Excerpted text:
# # # # # # #
| FOREWORD
The following essay should be read in conjunction with viewing
the World War II art of Harold A. Laynor on display in this
museum.
The essay
endeavors to put a special group of American fighting men,
the little known "Ghost Army of World War II," into
historical perspective. Harold Laynor was one of those troops.
He realized as a pre teen that he wanted to be an artist,
and he took to its study by his high school years. He graduated
from the Parsons School of Design in New York City and was
awarded a year of art study in Paris. But WWII interrupted
his plans and in 1942 he enlisted in the United States Army.
He was twenty. He did not get to Paris that year, but he did
get to France right after D Day and served on or near the
front lines until Germany fell in May, 1945. The Ghost Army
is not only little known, it is also unique in the history
of American warfare in that it was a battlefront battalion
composed largely of artists, sculptors, architects, literary
figures and others from the arts and humanities. Many of the
new recruits were already famous; others would win celebrity
stripes after the war. They included Olin Dows, a prominent
artist and personal friend of President Franklin D. Roosevelt;
Bill Blass, a fashion designer of worldwide acclaim; Elsworth
Kelly, whose paintings hang in the Museum of Modern Art and
the Metropolitan; George Diestel, a Hollywood set designer;
Art Kane, a fashion photographer; and Harold A. Laynor, whose
works show in galleries all around the country, including
the Museum of Modern Art, and whose many distinctions include
the prestigious Louis Comfort Tiffany Award.
The special
makeup of the group was a deliberate effort to concentrate
bright people together so they could feed off each other's
imaginations and come up with new and better ways to deceive
the enemy. Deception was their way of life. Pretending they
were someone else was always their foremost activity. Sometimes
this required individuals to play particular roles, but usually
the unit passed itself off as some other outfit. Customarily
this called for front-line presence, so they were as battle
scarred as the troops they impersonated. Their special "artistic"
makeup, and their front-line experience, combined to make
their battalion the most unusual "deception" unit
in military history to that time. The story of the Ghost Army
remained under the cloak of government secrecy until about
two decades ago. Watergate so alarmed Americans that the Freedom
of Information Act, of little effect until then, was greatly
strengthened and allowed determined parties to search records
previously guarded against prying eyes. Engrossing tales about
wartime activities slowly began to emerge from the vast storehouses
of government records.
# # # # # # #
Problems:
a) According to the foreword, in what year did Harold A. Laynor enlist in the United States Army?
b) List every person the foreword names as a member of the Ghost Army.
c) Transcribe the passage of the foreword starting at "He realized as" and ending at "United States Army.".
The data after this point isn't needed.

Data:
# # # # # # #
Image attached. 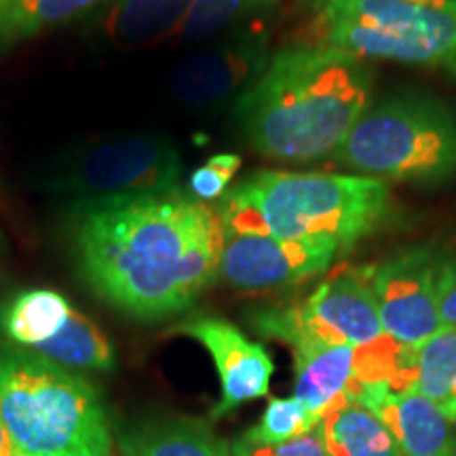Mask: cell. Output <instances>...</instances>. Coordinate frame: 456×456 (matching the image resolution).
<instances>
# # # # # # #
Responses:
a) 1942

b) Olin Dows, Bill Blass, Elsworth Kelly, George Diestel, Art Kane, Harold A. Laynor

c)
He realized as a pre teen that he wanted to be an artist,
and he took to its study by his high school years. He graduated
from the Parsons School of Design in New York City and was
awarded a year of art study in Paris. But WWII interrupted
his plans and in 1942 he enlisted in the United States Army.